> **Exercise details**
This calls for a verbatim copy of all the data, with no images carried over.

START Given data

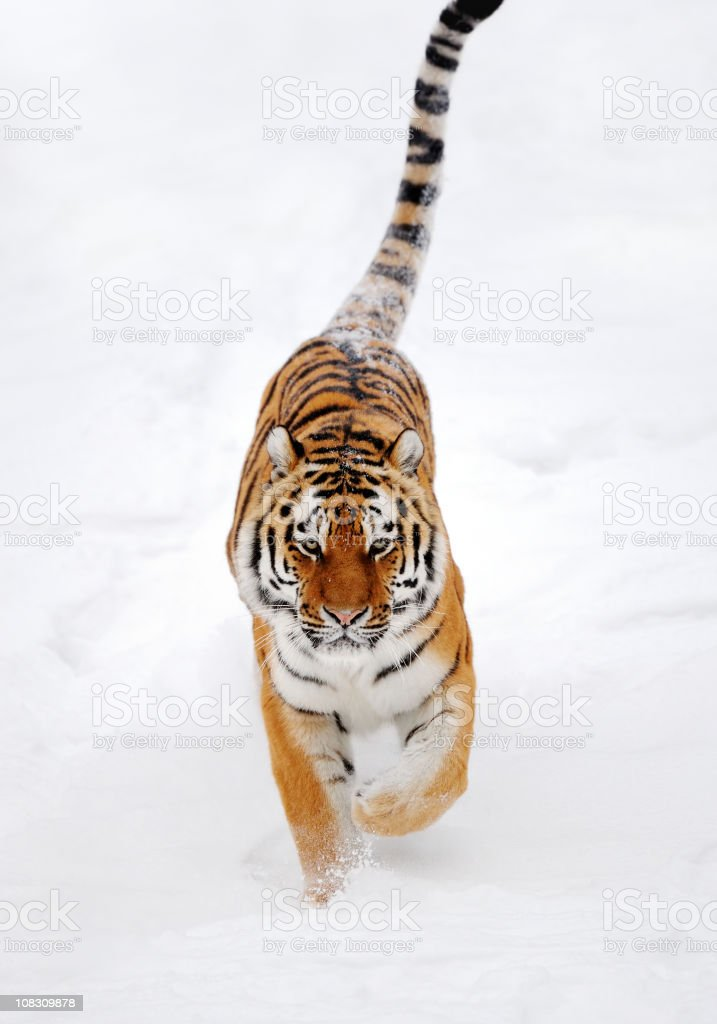 running tiger royalty-free stock photo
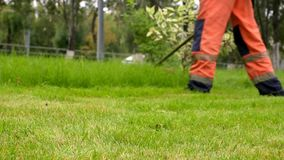 City gardening activity. Worker in uniform mowing lawn with trimmer. Urban scene stock video footage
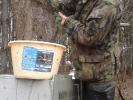 Vysazování amurů do chovných rybníků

END Given data

> **Answer space**
 running tiger royalty-free stock photo
 City gardening activity. Worker in uniform mowing lawn with trimmer. Urban scene stock video footage
 Vysazování amurů do chovných rybníků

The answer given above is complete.